Aktionstag für eine gesunde Ernährung am 7. März

Das hiesige Lebensmittelangebot macht eine gesunde Ernährung leicht

Eigentlich will oder soll man sich ja jeden Tag gesund ernähren. Daran erinnern will uns seit 2007 jedes Jahr am 7. März der „Tag der gesunden Ernährung“, eingeführt vom Verband für Ernährung und Diätetik im Jahr 1998. In Deutschland und seinen deutschsprachigen Nachbarländern finden jedes Jahr an diesem Tag über 2000 Aktionen statt, die die Bevölkerung auf die Bedeutung einer gesunden Ernährung aufmerksam machen sollen. Dort bestehen auch die besten Voraussetzungen: Das Lebensmittelangebot ist so reichhaltig wie nie zuvor.

Die wichtigsten Ernährungsregeln

Die Deutsche Gesellschaft für Ernährung hat zehn Regeln formuliert, die zeigen, wie man sich gesund ernähren kann, ohne dass der Genuss zu kurz kommt.

Regel eins sagt, man soll die Vielfalt der Lebensmittel genießen. Im Klartext: Abwechslung soll auf den Teller. Das fängt bei der Auswahl an, und den kreativen Kombinationsmöglichkeiten sind dann fast keine Grenzen gesetzt. Reichlich Getreideprodukte, Kartoffeln, Obst und Gemüse versorgen den Körper bestens mit Vitaminen, Mineralstoffen sowie Ballaststoffen und sekundären Pflanzenstoffen. Mit solcher Kost lässt sich das Risiko für ernährungsbedingte Krankheiten senken.

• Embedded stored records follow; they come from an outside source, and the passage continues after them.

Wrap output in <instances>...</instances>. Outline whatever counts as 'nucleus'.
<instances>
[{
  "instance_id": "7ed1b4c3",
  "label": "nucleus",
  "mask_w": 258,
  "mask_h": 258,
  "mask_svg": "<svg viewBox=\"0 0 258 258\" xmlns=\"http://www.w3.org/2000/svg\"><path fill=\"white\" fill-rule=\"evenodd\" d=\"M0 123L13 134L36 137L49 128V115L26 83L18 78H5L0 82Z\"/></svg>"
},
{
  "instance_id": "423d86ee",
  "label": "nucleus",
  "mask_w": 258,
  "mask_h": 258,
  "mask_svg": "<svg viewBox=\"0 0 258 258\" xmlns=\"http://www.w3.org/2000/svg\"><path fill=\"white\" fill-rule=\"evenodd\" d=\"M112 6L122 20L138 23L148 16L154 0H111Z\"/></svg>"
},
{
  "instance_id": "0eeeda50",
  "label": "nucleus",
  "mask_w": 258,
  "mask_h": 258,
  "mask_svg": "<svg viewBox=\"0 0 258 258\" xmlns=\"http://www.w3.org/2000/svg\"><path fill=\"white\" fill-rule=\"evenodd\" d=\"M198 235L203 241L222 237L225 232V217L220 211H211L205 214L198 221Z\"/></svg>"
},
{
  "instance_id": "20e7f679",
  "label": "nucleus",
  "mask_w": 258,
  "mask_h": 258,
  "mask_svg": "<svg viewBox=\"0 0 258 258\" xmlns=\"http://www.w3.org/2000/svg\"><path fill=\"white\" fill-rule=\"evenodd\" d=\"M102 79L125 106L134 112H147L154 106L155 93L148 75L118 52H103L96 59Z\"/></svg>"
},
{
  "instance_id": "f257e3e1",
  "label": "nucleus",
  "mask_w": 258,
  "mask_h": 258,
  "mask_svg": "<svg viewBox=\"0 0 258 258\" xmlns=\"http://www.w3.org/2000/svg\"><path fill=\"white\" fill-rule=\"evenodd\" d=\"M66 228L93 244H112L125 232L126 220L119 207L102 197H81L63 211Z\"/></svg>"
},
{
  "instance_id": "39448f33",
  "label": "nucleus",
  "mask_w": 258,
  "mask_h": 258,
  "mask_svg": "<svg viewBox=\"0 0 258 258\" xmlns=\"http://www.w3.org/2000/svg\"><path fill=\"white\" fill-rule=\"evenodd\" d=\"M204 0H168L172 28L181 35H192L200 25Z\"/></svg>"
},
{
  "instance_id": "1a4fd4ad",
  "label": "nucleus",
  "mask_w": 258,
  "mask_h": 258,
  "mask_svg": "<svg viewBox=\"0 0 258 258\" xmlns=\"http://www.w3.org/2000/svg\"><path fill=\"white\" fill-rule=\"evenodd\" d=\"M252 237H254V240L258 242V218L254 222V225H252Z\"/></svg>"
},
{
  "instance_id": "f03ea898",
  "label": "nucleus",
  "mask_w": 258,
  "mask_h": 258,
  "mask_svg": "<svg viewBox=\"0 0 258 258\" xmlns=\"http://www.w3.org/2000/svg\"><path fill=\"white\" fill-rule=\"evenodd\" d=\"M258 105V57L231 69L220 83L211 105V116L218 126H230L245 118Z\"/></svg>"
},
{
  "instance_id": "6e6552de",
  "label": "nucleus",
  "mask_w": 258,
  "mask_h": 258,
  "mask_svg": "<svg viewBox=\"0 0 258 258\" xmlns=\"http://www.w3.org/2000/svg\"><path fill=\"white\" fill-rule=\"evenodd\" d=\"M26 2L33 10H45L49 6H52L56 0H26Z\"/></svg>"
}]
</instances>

Frische und Vielfalt rund ums Jahr dank der modernen Landwirtschaft

Deutsche Verbraucher haben sich daran gewöhnt, das ganze Jahr über aus einem reichhaltigen Angebot an frischem Obst und Gemüse wählen zu können, und das zu vergleichsweise günstigen Preisen. Unsere europäischen Nachbarn geben mehr Geld für`s Essen aus. Nie waren unsere Lebensmittel von so hoher Qualität und so sicher wie heute. Um Rückstände von Pflanzenschutzmitteln muss man sich hierzulande keine Sorgen machen. Das zeigen die regelmäßigen Untersuchungen der Lebensmittelüberwachungsbehörden. In immer weniger Obst und Gemüse kommt es zu Überschreitungen der Rückstandshöchstgehalte. Erzeugnisse aus Deutschland schneiden im europäischen Vergleich besonders gut ab. Bereits bei der Entwicklung neuer Pflanzenschutzmittel steht die Sicherheit an erster Stelle: Jedes Mittel muss in umfangreichen, Studien über Jahre geprüft und bewertet werden, bevor es zugelassen wird. Wissenschaftler der Universität Hannover stellten fest, dass auf Feldern ohne jeglichen Schutz der Pflanzen vor Schädlingen, Krankheiten und Unkräutern im Durchschnitt nur 30 Prozent der potenziellen Erträge erwirtschaftet würden. Eine Zahl, die verdeutlicht, dass Pflanzenschutz als wichtiger Baustein des Integrierten Pflanzenbaus dazu beiträgt, gute Ernten zu erzielen und das gewohnte reiche Lebensmittelangebot sicherzustellen.